We all acknowledge that systems change is a difficult process, requiring deep thinking, patience, flexibility, resilience and collaboration. Like all Movements, this one will unleash not only great thinkers, well-meaning contributors and collaborators but also fashionistas, opportunists and exploiters. There will be dead ends and there will be false paths. There will be breakthroughs and there will be setbacks. And there are no guarantees in life, let alone when it comes to reforming a system as complex as capitalism.
Still, we look forward to contributing to the messy and difficult process of systems change. After all, I don’t believe we have much choice. Every news headline about the growing climate crisis, about rising inequality, about the depletion of our precious natural resources, about poverty within the wealthiest nations on this planet all serve to sustain the fire that drives us to push for positive change.
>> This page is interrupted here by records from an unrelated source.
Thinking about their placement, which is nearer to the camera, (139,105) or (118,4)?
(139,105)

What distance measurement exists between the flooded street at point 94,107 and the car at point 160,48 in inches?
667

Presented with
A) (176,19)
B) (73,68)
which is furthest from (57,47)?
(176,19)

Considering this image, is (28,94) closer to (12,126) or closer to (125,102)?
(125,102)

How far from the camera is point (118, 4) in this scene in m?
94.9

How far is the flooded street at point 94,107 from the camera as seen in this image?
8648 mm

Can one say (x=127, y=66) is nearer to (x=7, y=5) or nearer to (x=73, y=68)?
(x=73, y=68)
As I communicated in an earlier blog, we have decided to focus on two things for the next 12 months. The first is seeking opportunities to invest in commercial renewable energy projects. I can’t help but to think of Noah, despairing that the rising flood waters would never recede, yet he sent a dove out to find land. The first did not return; neither did the second. But the third did return, and it had a twig in its beak. This was evidence that the waters had receded and there was land to be found.
Like Noah, we are looking for evidence of change in the world. If we can find purely commercial opportunities in renewable energy projects we will know that the social, political and regulatory environment is moving in the right direction. And the search for opportunities will expose gaps which we can describe in our writing.
The second focus is to continue to research and spread our message to the business community and the public. We hope to contribute by providing useful frameworks for the Movement that can bring clarity to the challenges we face, and help identify inflection points that can produce real change.
We are also aiming to offer commentary about individuals and groups who are part of the Movement. We will try to help identify dead ends and false paths, and we will celebrate breakthroughs and urge resilience during setbacks. We are looking forward to collaborating with fellow travellers, but we are also determined to preserve our independence, because the Movement will need a range of views.
So as this eventful year comes to a close, I want to thank you for following our progress. I wish you a peaceful and restful year end look forward to keeping you informed of our progress during 2020.